A human cytomegalovirus deleted of internal repeats replicates with near wild type efficiency but fails to undergo genome isomerization

Abstract

The class E genome of human cytomegalovirus (HCMV) contains long and short segments that invert due to recombination between flanking inverted repeats, causing the genome to isomerize into four distinct isomers. To determine if isomerization is important for HCMV replication, one copy of each repeat was deleted. The resulting virus replicated in cultured human fibroblasts with only a slight growth impairment. Restriction and Southern analyses confirmed that its genome is locked in the prototypic arrangement and unable to isomerize. We conclude that efficient replication of HCMV in fibroblasts does not require (i) the ability to undergo genome isomerization, (ii) genes that lie partially within the deleted repeats, or (iii) diploidy of genes that lie wholly within repeats.
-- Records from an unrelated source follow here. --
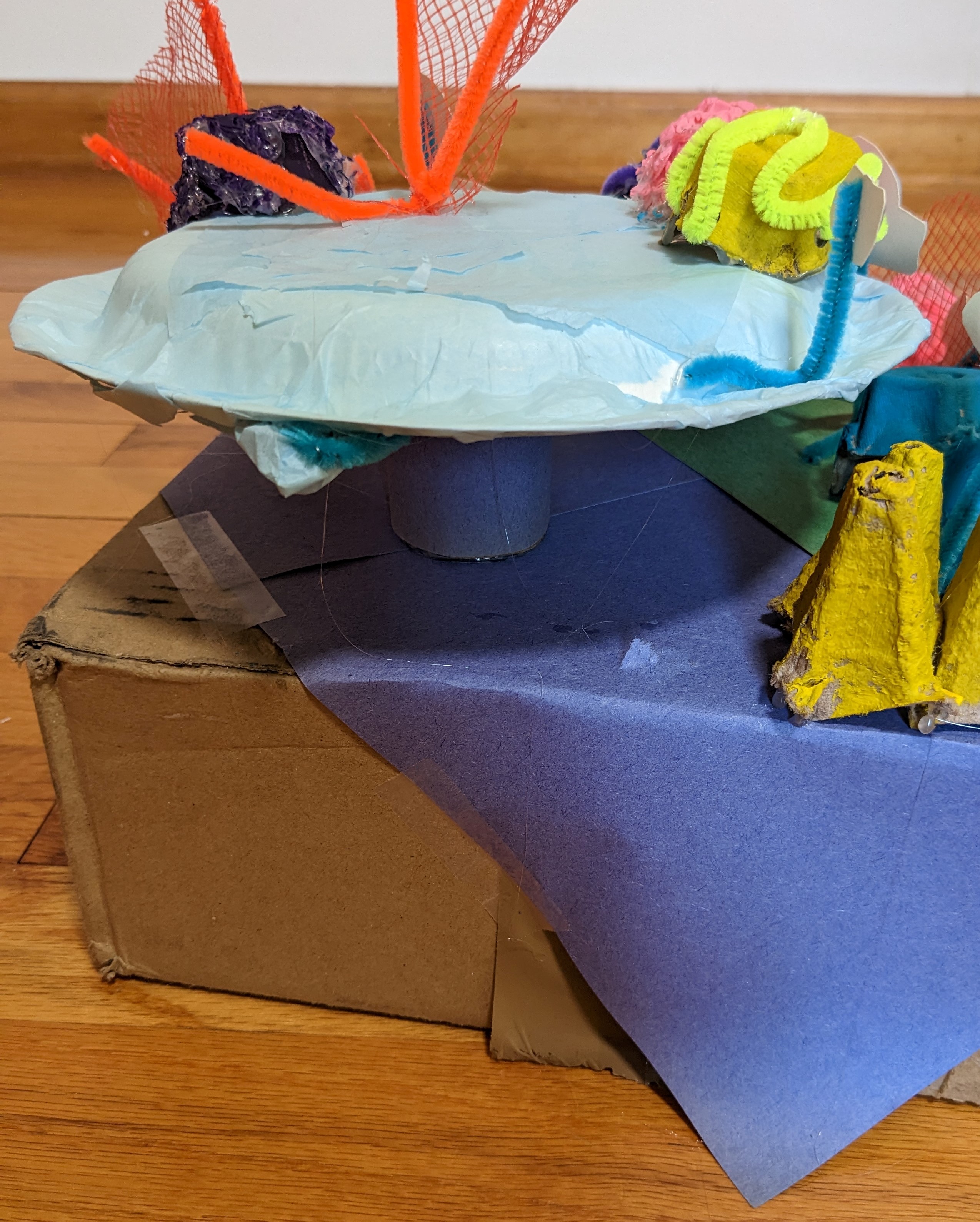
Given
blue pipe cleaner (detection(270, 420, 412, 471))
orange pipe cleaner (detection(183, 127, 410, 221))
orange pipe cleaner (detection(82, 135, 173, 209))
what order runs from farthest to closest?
orange pipe cleaner (detection(82, 135, 173, 209)) < orange pipe cleaner (detection(183, 127, 410, 221)) < blue pipe cleaner (detection(270, 420, 412, 471))

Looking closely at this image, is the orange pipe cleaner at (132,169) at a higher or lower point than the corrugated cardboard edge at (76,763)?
higher

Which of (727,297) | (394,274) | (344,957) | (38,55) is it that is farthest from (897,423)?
(38,55)

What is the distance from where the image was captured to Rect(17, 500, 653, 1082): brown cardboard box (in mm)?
445

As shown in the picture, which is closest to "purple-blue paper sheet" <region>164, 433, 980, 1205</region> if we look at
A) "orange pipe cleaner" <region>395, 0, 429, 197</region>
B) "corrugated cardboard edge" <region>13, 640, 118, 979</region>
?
"corrugated cardboard edge" <region>13, 640, 118, 979</region>

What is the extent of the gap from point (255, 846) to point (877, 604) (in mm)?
294

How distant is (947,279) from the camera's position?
55cm

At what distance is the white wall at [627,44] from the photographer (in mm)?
550

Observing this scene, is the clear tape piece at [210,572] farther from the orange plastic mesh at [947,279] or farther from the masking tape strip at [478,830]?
the orange plastic mesh at [947,279]

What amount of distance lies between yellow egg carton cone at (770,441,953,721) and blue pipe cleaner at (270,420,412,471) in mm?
164

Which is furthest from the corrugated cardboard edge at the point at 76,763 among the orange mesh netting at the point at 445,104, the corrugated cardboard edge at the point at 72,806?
the orange mesh netting at the point at 445,104

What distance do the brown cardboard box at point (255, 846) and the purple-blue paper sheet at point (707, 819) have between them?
2cm

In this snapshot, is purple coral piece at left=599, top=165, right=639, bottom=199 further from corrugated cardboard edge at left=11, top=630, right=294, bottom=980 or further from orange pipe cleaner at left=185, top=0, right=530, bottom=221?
corrugated cardboard edge at left=11, top=630, right=294, bottom=980

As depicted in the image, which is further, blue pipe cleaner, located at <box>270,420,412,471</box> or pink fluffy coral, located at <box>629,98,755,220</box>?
pink fluffy coral, located at <box>629,98,755,220</box>

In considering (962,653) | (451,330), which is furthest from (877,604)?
(451,330)
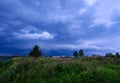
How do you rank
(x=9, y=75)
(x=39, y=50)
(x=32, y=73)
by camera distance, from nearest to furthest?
1. (x=32, y=73)
2. (x=9, y=75)
3. (x=39, y=50)

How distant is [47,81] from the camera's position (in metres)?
13.1

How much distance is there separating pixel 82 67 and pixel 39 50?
2411 cm

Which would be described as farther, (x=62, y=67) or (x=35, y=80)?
(x=62, y=67)

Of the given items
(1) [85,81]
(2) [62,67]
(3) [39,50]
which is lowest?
(1) [85,81]

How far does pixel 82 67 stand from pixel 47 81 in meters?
3.43

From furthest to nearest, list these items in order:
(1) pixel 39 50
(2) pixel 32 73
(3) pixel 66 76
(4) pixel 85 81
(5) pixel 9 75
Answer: (1) pixel 39 50 → (5) pixel 9 75 → (2) pixel 32 73 → (3) pixel 66 76 → (4) pixel 85 81

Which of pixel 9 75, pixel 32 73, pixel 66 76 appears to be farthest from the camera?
pixel 9 75

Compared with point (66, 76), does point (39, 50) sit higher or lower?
higher

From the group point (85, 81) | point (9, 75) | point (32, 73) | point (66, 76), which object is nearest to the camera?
point (85, 81)

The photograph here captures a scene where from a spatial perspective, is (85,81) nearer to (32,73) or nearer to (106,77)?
(106,77)

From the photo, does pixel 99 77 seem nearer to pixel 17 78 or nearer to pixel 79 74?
pixel 79 74

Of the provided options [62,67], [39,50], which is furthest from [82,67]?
[39,50]

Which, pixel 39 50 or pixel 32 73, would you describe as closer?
pixel 32 73

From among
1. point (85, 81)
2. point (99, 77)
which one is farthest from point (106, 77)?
point (85, 81)
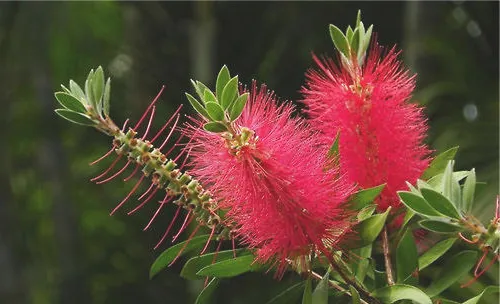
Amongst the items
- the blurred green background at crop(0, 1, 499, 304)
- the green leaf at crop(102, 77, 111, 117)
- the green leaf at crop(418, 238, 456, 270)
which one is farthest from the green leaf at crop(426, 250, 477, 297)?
the blurred green background at crop(0, 1, 499, 304)

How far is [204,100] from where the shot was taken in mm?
429

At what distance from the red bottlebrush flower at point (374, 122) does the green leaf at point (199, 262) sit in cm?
10

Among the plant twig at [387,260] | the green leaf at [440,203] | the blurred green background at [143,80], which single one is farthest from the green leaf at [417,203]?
the blurred green background at [143,80]

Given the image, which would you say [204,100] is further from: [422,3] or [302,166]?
[422,3]

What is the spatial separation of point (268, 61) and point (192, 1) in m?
0.43

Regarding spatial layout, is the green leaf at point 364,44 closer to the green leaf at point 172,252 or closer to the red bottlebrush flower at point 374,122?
the red bottlebrush flower at point 374,122

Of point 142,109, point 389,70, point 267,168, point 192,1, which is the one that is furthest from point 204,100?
point 192,1

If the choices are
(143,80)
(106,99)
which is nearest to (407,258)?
(106,99)

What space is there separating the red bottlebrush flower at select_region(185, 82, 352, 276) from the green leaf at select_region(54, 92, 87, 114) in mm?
72

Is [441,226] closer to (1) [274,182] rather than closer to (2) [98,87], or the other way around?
(1) [274,182]

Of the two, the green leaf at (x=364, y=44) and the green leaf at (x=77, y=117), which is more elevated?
the green leaf at (x=364, y=44)

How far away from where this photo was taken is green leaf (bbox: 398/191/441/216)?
0.41m

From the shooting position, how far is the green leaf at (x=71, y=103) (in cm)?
45

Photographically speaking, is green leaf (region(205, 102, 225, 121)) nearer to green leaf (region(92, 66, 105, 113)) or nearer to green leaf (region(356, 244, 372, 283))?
green leaf (region(92, 66, 105, 113))
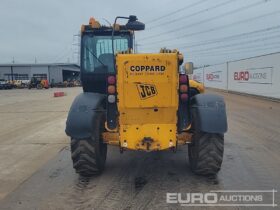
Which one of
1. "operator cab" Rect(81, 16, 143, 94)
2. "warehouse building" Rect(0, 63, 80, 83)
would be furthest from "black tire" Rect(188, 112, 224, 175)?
"warehouse building" Rect(0, 63, 80, 83)

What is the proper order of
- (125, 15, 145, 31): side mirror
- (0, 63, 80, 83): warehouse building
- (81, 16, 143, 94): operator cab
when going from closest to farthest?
(125, 15, 145, 31): side mirror → (81, 16, 143, 94): operator cab → (0, 63, 80, 83): warehouse building

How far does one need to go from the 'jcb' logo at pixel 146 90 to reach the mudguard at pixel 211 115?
0.82m

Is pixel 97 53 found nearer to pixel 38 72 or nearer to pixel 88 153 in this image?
pixel 88 153

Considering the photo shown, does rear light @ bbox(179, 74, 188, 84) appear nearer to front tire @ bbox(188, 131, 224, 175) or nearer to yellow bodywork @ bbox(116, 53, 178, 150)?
yellow bodywork @ bbox(116, 53, 178, 150)

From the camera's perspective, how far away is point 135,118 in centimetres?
626

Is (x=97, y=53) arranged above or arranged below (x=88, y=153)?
above

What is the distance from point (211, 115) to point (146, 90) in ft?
3.69

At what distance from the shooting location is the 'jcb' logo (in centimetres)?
618

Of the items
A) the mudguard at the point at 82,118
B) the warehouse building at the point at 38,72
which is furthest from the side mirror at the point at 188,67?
the warehouse building at the point at 38,72

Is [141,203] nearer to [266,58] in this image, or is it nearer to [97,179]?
[97,179]

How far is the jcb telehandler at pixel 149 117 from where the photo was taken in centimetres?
617

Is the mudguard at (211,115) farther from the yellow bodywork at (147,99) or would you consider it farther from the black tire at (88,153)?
the black tire at (88,153)

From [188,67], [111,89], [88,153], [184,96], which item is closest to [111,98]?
[111,89]

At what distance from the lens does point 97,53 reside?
Answer: 8516 mm
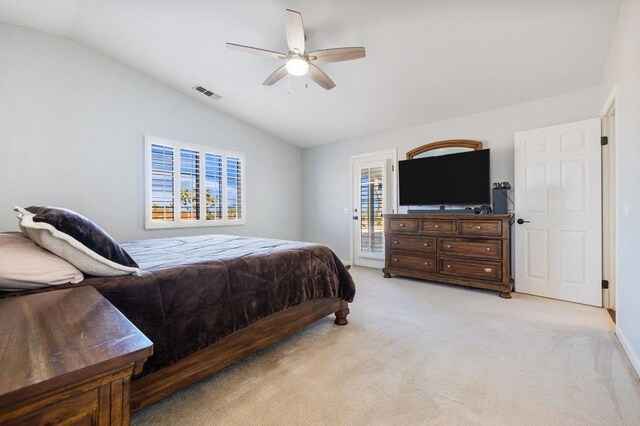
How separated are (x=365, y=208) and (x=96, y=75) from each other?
4392 mm

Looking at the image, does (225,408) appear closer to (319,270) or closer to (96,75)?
(319,270)

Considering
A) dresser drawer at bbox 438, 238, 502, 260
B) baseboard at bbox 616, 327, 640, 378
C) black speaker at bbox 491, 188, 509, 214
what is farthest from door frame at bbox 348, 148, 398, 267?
baseboard at bbox 616, 327, 640, 378

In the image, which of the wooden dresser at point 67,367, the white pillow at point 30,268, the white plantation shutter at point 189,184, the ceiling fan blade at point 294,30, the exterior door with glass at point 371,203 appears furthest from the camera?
the exterior door with glass at point 371,203

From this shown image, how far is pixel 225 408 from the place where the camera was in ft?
5.06

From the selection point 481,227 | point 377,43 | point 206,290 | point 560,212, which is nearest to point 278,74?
point 377,43

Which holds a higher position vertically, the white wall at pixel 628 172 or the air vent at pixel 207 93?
the air vent at pixel 207 93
The simple genomic structure of this virus should facilitate studies of genome circularization, latency or persistence, and concatemer packaging as such studies are hindered by the complexities imposed by isomerization.

Figure 1

Deletion of the L/S junction from the HCMV genome. (A) The P genome isomer of parental virus HB15Tn7Δk is shown with ab and b′a′ repeats flanking U_L and a′c′ and ca repeats flanking U_S, the attTn7 site (Tn7) inserted in U_L, and the BAC origin cassette (BAC) inserted in U_S. Below is shown the HB15ΔL/S genome in which Kn replaces b'a'c'. Sequences deleted from HB15Tn7Δk are indicated using nucleotide numbers that correspond to the AD169 genome sequence (Chee et al., 1990). The Kn - BAC origin region is expanded below to show the predicted sizes (bp) of diagnostic XbaI fragments, direct duplications of US2 sequences that allow excision of the BAC origin by homologous recombination, and LoxP sites (P) flanking the BAC origin. (B) Restriction analyses of HB15ΔL/S and HB15Tn7Δk. Virion DNAs from HB15ΔL/S (M) and HB15Tn7Δk (WT) were digested with the indicated restriction enzymes. The resulting DNA fragments were separated on 0.7% agarose and visualized with ethidium bromide and UV light. Colored boxes indicate fragments that are lost or created in HB15ΔL/S by deletion of b'a'c' (green), fragments that are unique to HB15ΔL/S by virtue of the Kn insertion (red), fragments that indicate retention of the BAC cassette in HB15ΔL/S (yellow), I_S isomer S-terminal fragments missing from HB15ΔL/S (white), and a P isomer S-terminal fragment that is half-molar in HB15Tn7Δk and equi-molar in HB15ΔL/S (blue). The positions and sizes (kb) of DNA size markers are shown on the right.

Figure 2

Southern analyses of HB15ΔL/S and HB15Tn7Δk. DNA fragments from the gel shown in Fig. 1B were transferred to a nylon membrane and sequentially hybridized with probe pON227 to detect L-terminal fragments and junctions or with pON2333 to detect S-terminal fragments and junctions. The sizes (kb) of relevant restriction fragments are indicated.

Figure 3

Growth curves of virus strain AD169 and BAC-derived viruses HB15ΔL/S and HB15Tn7Δk. Carefully matched inocula of each virus were used to infect MRC-5 cells at MOIs of 0.01 (A) or 4 (B) and titers of infectious virus in the culture supernatants were determined on the days indicated.